Content starts
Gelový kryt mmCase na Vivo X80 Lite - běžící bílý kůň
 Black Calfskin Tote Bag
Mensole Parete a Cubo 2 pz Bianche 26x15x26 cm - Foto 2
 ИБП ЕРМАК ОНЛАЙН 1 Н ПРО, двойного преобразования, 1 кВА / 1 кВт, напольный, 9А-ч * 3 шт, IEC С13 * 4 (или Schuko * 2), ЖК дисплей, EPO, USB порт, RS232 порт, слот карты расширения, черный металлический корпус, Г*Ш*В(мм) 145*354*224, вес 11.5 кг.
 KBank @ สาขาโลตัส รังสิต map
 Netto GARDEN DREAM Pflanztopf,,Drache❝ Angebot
Content ends
# Your goal
Retype each line above, keeping every character.

# Response for this exercise
Gelový kryt mmCase na Vivo X80 Lite - běžící bílý kůň
 Black Calfskin Tote Bag
Mensole Parete a Cubo 2 pz Bianche 26x15x26 cm - Foto 2
 ИБП ЕРМАК ОНЛАЙН 1 Н ПРО, двойного преобразования, 1 кВА / 1 кВт, напольный, 9А-ч * 3 шт, IEC С13 * 4 (или Schuko * 2), ЖК дисплей, EPO, USB порт, RS232 порт, слот карты расширения, черный металлический корпус, Г*Ш*В(мм) 145*354*224, вес 11.5 кг.
 KBank @ สาขาโลตัส รังสิต map
 Netto GARDEN DREAM Pflanztopf,,Drache❝ Angebot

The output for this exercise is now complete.